The filing error, in fact, was that of the IRS, according to the agency's letter.

The Credit Union National Association (CUNA) and the Unrelated Business Income Tax (UBIT) Steering Committee (CUNA, American Association of State Credit Union Leagues, CUNA Mutual Group, National Association of State Credit Union Supervisors) worked with the affected credit unions to get a clarification from the IRS when the original notices went out in August.

Those notices told each credit union that because its central organization failed to meet its annual filing requirements for three consecutive years, the credit union's tax-exempt status was automatically revoked.

The notice, the IRS said in its correction,  also contained the following erroneous statement:

"Your organization is a subordinate in this revoked group ruling, so your organization ceased to be tax exempt on the date of your central organization's automatic revocation, even though your organization may have met its annual filing requirements."

The clarification stated:

'Revenue Ruling 60-364,1960-2 C.B. 382, held that a state agency may file a group information return on behalf of all the exempt state-chartered credit unions under its control and supervision, in lieu of each individual state-chartered credit union filing a separate information return. You received the letter containing the erroneous information because of the way state credit unions that filed group returns were maintained on our systems.

If you continue to meet your annual filing requirements, you may hold yourself out as tax exempt as long as you meet all other applicable requirements for tax exemption under the Internal Revenue Code."

The IRS apologized for any confusion the original  Letter 4777 may have caused and noted that if a credit union wants a determination letter recognizing its tax-exempt status, you must apply using Form 1024, Application for Recognition of Exemption Under Section 501(a) or for Determination Under Section 120, and pay the applicable user fee.

The letter included a toll free phone number, 1-877-829-5500, for any further questions.

**What is being asked**:
Repeat everything in the IRS correction article from "The Credit Union National" down to "was automatically revoked.", renaming "notices" as "letters".

**Data shown**:
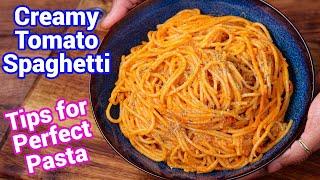 Creamy Tomato Spaghetti Pasta Recipe with Homemade Pasta Sauce | Tomato Pasta with TIPS & TRICKS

**Answer to the problem**:
The Credit Union National Association (CUNA) and the Unrelated Business Income Tax (UBIT) Steering Committee (CUNA, American Association of State Credit Union Leagues, CUNA Mutual Group, National Association of State Credit Union Supervisors) worked with the affected credit unions to get a clarification from the IRS when the original letters went out in August.

Those letters told each credit union that because its central organization failed to meet its annual filing requirements for three consecutive years, the credit union's tax-exempt status was automatically revoked.